**** RECORDED INFORMATION
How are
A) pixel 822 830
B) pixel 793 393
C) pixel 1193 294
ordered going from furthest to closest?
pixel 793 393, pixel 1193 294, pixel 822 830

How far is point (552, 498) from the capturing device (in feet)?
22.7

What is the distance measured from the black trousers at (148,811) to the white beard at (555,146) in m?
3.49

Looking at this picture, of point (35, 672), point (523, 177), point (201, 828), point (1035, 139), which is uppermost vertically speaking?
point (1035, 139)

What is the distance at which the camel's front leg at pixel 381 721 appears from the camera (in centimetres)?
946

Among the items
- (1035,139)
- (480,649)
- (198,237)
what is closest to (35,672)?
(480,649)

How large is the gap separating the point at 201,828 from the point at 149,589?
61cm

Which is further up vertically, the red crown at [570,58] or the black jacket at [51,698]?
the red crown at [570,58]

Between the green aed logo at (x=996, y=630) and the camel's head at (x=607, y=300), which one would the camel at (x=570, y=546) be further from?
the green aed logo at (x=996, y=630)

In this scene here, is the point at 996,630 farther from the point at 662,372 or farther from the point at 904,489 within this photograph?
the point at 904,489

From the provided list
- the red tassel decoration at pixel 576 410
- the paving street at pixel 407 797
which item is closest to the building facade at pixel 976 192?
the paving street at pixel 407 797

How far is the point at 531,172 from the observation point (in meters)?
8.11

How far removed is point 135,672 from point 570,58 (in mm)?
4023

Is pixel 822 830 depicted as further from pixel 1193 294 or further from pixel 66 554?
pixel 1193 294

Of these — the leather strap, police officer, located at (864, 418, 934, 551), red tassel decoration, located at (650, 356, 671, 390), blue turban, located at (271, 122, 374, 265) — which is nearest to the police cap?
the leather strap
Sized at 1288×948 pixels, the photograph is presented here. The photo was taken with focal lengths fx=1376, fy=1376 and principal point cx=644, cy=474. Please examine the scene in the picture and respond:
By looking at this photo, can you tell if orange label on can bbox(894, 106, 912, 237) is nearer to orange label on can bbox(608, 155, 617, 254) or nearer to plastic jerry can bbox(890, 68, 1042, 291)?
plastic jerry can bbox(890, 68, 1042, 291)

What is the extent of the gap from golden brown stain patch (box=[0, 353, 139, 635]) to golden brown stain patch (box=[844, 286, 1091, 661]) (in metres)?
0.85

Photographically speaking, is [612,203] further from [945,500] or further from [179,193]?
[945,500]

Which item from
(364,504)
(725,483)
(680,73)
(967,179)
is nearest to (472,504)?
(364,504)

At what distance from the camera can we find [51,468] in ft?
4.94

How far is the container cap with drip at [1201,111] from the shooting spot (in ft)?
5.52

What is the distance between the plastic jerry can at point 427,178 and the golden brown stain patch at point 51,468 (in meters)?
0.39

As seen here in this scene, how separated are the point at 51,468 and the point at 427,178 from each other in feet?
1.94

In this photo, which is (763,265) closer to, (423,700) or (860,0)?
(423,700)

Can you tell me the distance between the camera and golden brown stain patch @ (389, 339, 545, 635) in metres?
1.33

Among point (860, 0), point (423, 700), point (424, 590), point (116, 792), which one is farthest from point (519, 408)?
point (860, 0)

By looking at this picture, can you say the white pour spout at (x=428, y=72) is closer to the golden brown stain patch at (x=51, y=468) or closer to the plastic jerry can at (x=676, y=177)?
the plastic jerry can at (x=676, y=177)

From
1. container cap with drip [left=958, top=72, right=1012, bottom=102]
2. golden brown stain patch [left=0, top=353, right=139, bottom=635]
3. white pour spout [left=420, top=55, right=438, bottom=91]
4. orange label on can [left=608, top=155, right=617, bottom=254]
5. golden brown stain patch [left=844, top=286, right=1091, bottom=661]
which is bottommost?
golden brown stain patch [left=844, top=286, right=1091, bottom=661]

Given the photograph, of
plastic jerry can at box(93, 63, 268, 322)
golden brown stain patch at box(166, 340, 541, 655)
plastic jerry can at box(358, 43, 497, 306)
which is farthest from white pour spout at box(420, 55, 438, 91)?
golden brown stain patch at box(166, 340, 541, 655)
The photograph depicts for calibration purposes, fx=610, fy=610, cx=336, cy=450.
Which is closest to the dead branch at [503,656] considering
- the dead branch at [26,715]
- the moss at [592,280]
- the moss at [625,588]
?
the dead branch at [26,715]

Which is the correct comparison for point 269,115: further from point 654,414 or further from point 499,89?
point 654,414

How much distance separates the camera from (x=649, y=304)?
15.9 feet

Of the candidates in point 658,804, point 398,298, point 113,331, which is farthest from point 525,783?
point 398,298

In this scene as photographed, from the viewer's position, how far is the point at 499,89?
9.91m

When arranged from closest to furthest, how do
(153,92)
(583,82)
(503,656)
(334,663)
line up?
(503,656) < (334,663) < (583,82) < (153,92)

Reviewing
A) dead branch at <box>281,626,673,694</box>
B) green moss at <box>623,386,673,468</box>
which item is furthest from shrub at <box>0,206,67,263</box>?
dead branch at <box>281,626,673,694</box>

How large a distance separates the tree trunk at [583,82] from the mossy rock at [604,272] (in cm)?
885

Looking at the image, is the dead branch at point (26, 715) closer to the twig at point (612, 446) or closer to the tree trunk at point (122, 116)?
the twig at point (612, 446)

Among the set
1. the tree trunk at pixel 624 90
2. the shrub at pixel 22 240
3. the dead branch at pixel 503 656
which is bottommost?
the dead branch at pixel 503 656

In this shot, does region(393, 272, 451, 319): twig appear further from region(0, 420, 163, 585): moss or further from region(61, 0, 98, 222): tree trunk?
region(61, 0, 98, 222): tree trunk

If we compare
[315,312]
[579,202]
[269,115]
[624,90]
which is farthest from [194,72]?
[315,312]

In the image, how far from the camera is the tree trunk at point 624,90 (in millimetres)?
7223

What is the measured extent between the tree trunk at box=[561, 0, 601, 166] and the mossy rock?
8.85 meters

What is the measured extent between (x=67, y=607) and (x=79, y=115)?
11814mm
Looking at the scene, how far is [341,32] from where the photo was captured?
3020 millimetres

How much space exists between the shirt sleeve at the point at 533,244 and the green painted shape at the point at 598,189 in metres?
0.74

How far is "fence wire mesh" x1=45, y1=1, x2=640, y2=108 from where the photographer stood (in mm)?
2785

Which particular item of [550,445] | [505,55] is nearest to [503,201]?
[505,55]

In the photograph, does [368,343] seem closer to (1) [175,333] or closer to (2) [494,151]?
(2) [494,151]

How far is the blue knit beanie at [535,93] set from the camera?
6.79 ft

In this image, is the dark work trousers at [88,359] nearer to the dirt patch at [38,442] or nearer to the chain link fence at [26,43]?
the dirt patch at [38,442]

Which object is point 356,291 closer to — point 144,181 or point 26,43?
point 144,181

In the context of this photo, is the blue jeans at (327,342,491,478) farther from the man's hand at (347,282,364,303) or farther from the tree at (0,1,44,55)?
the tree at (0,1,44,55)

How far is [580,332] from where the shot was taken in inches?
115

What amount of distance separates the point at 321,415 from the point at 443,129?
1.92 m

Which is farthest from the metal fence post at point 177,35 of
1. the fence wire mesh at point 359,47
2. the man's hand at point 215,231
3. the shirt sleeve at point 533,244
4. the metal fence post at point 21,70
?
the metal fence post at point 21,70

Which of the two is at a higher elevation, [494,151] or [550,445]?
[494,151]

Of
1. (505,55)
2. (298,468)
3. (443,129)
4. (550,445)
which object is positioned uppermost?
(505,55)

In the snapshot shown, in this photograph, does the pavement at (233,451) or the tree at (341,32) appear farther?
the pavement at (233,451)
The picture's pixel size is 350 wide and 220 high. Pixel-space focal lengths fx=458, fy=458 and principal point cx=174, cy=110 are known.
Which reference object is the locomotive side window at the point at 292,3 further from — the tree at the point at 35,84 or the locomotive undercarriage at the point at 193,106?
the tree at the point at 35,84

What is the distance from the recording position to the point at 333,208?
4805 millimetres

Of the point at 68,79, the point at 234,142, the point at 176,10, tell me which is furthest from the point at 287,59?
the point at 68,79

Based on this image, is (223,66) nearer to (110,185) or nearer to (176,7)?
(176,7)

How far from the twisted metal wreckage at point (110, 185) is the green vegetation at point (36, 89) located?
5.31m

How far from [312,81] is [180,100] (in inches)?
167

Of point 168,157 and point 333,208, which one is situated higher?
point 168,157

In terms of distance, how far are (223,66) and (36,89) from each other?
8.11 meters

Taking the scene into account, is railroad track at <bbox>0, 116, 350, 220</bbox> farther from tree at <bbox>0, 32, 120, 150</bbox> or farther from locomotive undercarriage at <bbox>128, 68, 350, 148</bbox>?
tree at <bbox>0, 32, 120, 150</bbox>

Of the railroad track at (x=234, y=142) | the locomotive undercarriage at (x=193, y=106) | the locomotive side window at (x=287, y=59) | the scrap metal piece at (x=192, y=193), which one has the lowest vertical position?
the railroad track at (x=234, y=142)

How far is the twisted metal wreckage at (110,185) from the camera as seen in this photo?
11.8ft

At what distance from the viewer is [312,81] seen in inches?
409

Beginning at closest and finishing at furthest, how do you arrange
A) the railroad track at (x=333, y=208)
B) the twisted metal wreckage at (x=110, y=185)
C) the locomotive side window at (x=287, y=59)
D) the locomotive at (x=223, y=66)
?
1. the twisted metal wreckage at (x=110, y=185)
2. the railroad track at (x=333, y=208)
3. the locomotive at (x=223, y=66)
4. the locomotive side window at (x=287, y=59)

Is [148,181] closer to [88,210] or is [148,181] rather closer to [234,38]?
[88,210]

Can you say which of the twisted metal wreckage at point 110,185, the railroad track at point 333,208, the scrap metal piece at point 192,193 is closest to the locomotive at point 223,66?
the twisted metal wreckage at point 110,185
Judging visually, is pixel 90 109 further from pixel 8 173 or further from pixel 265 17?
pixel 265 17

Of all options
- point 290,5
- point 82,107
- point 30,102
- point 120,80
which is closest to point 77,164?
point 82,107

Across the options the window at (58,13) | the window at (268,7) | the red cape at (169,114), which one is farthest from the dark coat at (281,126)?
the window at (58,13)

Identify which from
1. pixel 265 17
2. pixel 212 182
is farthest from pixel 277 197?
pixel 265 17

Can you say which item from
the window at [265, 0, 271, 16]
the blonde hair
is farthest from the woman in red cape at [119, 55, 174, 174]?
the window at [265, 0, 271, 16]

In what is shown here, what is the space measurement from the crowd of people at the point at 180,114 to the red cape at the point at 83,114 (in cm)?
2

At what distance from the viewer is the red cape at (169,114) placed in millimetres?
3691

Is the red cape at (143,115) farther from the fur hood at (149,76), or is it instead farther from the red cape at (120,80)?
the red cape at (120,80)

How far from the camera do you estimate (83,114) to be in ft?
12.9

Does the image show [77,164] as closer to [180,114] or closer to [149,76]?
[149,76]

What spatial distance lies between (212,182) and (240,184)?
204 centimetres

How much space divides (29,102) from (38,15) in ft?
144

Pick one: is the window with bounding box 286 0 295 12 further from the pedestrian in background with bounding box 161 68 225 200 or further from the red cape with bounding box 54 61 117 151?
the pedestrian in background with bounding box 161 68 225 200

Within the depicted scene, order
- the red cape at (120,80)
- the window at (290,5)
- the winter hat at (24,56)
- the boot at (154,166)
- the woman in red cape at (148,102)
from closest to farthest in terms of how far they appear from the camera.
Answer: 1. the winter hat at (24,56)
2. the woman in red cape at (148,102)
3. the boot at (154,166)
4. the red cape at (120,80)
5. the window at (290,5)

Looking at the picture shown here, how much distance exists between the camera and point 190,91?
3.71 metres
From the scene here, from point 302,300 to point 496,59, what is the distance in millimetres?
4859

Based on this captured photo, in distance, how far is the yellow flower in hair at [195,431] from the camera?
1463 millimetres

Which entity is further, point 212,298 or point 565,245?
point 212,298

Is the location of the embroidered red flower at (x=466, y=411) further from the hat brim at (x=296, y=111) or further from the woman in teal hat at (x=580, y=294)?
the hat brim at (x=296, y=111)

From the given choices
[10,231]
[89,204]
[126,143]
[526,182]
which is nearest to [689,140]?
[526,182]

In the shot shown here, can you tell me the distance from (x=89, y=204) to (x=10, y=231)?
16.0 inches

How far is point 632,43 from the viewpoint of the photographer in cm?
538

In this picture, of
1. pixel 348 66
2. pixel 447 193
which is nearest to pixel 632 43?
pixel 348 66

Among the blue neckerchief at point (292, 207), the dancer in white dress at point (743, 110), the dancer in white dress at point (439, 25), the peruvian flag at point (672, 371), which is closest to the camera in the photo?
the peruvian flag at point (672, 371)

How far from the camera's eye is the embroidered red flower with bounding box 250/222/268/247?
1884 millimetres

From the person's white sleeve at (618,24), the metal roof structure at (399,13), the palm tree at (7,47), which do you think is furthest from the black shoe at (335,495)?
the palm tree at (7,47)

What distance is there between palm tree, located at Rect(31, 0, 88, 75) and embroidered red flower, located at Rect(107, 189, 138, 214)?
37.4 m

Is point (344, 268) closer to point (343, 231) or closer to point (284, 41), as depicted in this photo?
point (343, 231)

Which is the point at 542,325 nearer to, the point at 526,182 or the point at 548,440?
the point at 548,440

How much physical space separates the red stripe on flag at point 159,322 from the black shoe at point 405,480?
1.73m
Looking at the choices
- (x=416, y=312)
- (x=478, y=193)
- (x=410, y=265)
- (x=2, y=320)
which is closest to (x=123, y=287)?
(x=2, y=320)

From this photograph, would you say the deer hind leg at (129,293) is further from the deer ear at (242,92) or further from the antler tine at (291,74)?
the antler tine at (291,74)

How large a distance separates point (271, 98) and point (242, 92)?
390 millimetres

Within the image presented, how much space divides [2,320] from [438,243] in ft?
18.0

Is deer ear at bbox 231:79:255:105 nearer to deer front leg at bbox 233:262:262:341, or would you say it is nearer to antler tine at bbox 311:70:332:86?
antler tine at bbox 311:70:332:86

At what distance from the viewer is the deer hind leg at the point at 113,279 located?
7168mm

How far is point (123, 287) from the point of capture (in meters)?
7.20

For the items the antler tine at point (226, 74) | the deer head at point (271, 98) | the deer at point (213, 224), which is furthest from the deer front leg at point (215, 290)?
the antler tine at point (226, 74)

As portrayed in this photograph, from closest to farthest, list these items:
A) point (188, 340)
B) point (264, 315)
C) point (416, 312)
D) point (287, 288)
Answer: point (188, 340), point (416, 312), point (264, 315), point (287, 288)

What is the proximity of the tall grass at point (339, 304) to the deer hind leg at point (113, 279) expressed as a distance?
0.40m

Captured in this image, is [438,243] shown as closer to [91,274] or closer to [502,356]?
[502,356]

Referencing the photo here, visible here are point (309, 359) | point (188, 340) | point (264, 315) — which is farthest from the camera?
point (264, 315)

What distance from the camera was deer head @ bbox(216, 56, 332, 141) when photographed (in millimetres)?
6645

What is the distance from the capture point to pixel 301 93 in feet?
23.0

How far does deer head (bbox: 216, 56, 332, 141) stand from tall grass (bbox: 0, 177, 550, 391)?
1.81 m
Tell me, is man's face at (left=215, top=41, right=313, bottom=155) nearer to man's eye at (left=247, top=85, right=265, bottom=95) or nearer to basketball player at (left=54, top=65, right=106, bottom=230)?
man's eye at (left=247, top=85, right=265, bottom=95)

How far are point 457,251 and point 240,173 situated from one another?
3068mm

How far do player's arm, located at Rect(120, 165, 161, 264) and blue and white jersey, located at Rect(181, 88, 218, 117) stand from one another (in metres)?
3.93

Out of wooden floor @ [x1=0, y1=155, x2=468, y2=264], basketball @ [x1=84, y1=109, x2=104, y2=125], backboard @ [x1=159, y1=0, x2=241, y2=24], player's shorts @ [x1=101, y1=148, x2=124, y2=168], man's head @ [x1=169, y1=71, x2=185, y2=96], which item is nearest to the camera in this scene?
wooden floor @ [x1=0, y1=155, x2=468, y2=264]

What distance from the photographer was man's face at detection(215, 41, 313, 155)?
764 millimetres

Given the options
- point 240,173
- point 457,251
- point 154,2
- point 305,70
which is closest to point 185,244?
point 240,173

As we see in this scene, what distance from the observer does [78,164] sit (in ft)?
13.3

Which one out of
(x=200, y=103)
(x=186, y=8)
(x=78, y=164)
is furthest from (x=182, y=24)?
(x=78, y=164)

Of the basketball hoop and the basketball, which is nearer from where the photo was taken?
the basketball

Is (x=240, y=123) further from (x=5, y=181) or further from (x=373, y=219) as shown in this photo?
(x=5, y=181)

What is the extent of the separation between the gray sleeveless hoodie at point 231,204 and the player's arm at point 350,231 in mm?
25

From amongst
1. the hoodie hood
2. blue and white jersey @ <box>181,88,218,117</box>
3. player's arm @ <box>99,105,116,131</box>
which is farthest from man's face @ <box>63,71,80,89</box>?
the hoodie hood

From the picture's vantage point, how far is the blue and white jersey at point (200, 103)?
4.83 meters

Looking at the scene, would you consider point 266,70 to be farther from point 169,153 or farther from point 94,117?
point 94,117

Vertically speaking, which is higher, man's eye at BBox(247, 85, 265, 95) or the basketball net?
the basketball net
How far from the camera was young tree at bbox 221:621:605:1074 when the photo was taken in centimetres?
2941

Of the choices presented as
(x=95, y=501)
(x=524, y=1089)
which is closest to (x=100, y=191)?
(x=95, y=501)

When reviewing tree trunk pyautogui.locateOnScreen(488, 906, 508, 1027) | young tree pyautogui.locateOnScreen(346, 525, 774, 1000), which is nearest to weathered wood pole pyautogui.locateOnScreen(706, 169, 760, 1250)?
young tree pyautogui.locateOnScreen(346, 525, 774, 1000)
********
PROBLEM:
Only the lines from the one with "As we see in" through the end of the material are wanted; copy them exactly, both ends included.

SOLUTION FOR THIS PROBLEM:
As we see in this scene, what distance from the observer does [78,164] sit (in ft)?
13.3

Which one out of
(x=200, y=103)
(x=186, y=8)
(x=78, y=164)
is furthest from (x=182, y=24)?
(x=78, y=164)

Of the basketball hoop and the basketball, which is nearer from where the photo was taken?
the basketball

Is (x=240, y=123) further from (x=5, y=181) or further from (x=373, y=219) as shown in this photo?
(x=5, y=181)

What is the extent of the separation between the gray sleeveless hoodie at point 231,204 and the player's arm at point 350,231 in mm?
25

From amongst
1. the hoodie hood
2. blue and white jersey @ <box>181,88,218,117</box>
3. player's arm @ <box>99,105,116,131</box>
which is farthest from man's face @ <box>63,71,80,89</box>?
the hoodie hood

From the picture's vantage point, how far is the blue and white jersey at point (200, 103)?
4.83 meters

Looking at the scene, would you consider point 266,70 to be farther from point 169,153 or farther from point 94,117?
point 94,117

Vertically speaking, which is higher, man's eye at BBox(247, 85, 265, 95) or the basketball net?
the basketball net
How far from the camera was young tree at bbox 221:621:605:1074 when the photo was taken in centimetres?
2941

Of the choices presented as
(x=95, y=501)
(x=524, y=1089)
which is closest to (x=100, y=191)?
(x=95, y=501)

When reviewing tree trunk pyautogui.locateOnScreen(488, 906, 508, 1027) | young tree pyautogui.locateOnScreen(346, 525, 774, 1000), which is nearest to weathered wood pole pyautogui.locateOnScreen(706, 169, 760, 1250)?
young tree pyautogui.locateOnScreen(346, 525, 774, 1000)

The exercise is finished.